Cinq minutes ! Ou la pratique du Coup d’État permanent sauce Obama

| États-Unis | Géopolitique| Eber Addad |

Le Chili aura eu Pinochet, les États-Unis : Obama ! Avec lui a pratique du Coup d’État constitutionnel pourrait remonter, en à peine cinq minutes, d’un hémisphère à l’autre ! papier mis en ligne par Eber Addad sur Facebook. Alors, bonne lecture à tous. Le titre est de notre rédaction…

Pour ceux qui ne comprennent pas les inquiétudes qu’on peut avoir sur les mauvaises intentions d’Obama : la Constitution n’est pas parfaite mais elle n’a jamais tenu compte du fait qu’un président aussi véreux qu’Obama puisse profiter de la moindre de ses faiblesses pour prendre des décisions qui engageront le pays pour des décennies à venir.

Voilà un exemple, entre autres, de ce qui peut se passer demain : Obama voulait nommer un juge à la Cour Suprême, Merrick Garland, je rappelle qu’ils sont nommés à vie, mais les Républicains l’en ont empêché puisque la tradition veut qu’un président ne nomme pas un juge à cette Cour la dernière année de son mandat même pour remplacer un Juge décédé comme c’est le cas ici.

Comme cette nomination doit être confirmé par le Sénat et que la moitié de cette Assemblée se présente devant les électeurs quelques mois plus tard il y a donc un manque de temps, de concentration et aussi de représentativité pour compléter cette formalité.
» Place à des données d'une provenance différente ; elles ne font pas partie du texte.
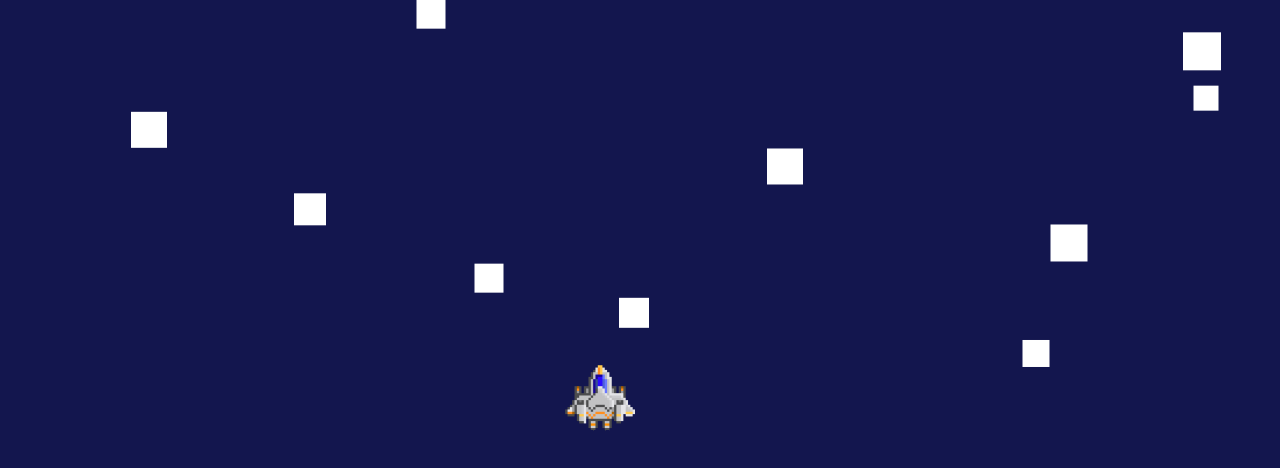

--- FILE ---
content_type: text/html; charset=utf-8
request_url: https://michaelem.github.io/PA22-WebGames/SpaceShip/index.html
body_size: -58
content:
<!DOCTYPE html>
<html>

<head>
    <meta charset="utf-8">
    <title>Pong</title>
    <style type="text/css">
        body {
            margin: 0px;
            overflow: hidden;
        }
    </style>
</head>

<body>
    <canvas id="canvas" width="400px" height="400px"></canvas>
    <script src="main.js"></script>
</body>

</html>

--- FILE ---
content_type: application/javascript; charset=utf-8
request_url: https://michaelem.github.io/PA22-WebGames/SpaceShip/main.js
body_size: 444
content:
(()=>{var l,n,a={x:600,y:400};function c(e){return Math.floor(Math.random()*e)}var g=0,i=3,d=200,I=220,o=[],h=!1,y=0,s,f,r=new Set,w=new Audio("plop.wav"),v=new Image;v.src="spaceship.png";var p=new Image;p.src="spaceshipleft.png";var x=new Image;x.src="spaceshipright.png";var b=new Image;b.src="spaceshipboost.png";var k=new Image;k.src="fail.png";function L(){n.resetTransform(),n.clearRect(0,0,s,f),n.fillStyle="hsl(237, 61%, 19%)",n.fillRect(0,0,s,f),h==!0&&n.drawImage(k,-180,-200),n.fillStyle="hsl(0, 100%, 100%)";for(let e of o)n.fillRect(e.x-e.sizex/2,e.y-e.sizey/2,e.sizex,e.sizex);n.translate(a.x,a.y),i==2&&n.drawImage(p,-35,-35),i==1&&n.drawImage(x,-35,-35),i==3&&n.drawImage(v,-35,-35),i==4&&n.drawImage(b,-35,-35)}function R(e){a.y<35&&(a.y=35,w.play()),a.y>f-35&&(a.y=f-35,w.play()),a.x<35&&(a.x=35,w.play()),a.x>s-35&&(a.x=s-35,w.play()),r.has("ArrowUp")&&(a.y-=d*e,i=4),r.has("ArrowDown")&&(a.y+=d*e),r.has("ArrowLeft")&&(a.x-=d*e,i=2),r.has("ArrowRight")&&(a.x+=d*e,i=1),!r.has("ArrowRight")&&!r.has("ArrowLeft")&&!r.has("ArrowUp")&&(i=3)}function A(e){for(let t of o)t.y+=I*e;g==10&&(o.push({x:c(s),y:-100,sizex:20+c(20),sizey:10+c(40),dflag:!1}),g=0),g++;for(let t of o)t.y>f+100&&(t.dflag=!0);for(let t of o)Math.abs(a.x-t.x)<25+t.sizex/2&&Math.abs(a.y-t.y)<15+t.sizey/2&&(h=!0,t.dflag=!0);o=o.filter(t=>!t.dflag)}function z(e){let t=e-y;y=e,R(t/1e3),A(t/1e3),L(),window.requestAnimationFrame(z)}function u(){s=window.innerWidth,f=window.innerHeight,l.width=s,l.height=f}function m(e){switch(e.type){case"keydown":r.add(e.key);break;case"keyup":r.delete(e.key);break;default:console.warn("Wut?")}}function C(e){a.x=e.offsetX,a.y=e.offsetY}function E(){l=document.getElementById("canvas"),n=l.getContext("2d"),window.addEventListener("keydown",m),window.addEventListener("keyup",m),window.addEventListener("resize",u),l.addEventListener("click",C),u(),z(performance.now())}E();})();
//# sourceMappingURL=main.js.map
Or demain, 5 minutes vont s’écouler entre la fin du 114ème Congrès et le début du 115ème, 5 minutes entre les deux coups de marteaux pendant lesquels le Président jouit d’un pouvoir absolu. Jamais un président dans l’Histoire ne s’en était servi, Obama risque fort d’être le premier et d’imposer, en vertu d’une procédure d’urgence, son candidat à la Cour Suprême arguant de l’absence de Congrès.

C’est d’une mauvaise foi patente mais c’est tout à fait dans le domaine du possible. Heureusement ce juge ne pourra exercer que jusqu’à décembre 2017 seulement mais ça permettra de bloquer la Cour Suprême pour un an ou la faire balancer en faveur des idées d’Obama, alors qu’il n’est plus président.

Après toutes les entorses à la Constitution qu’il a commises, il ne sera plus à une entorse, ou deux ou trois ou même 50, près.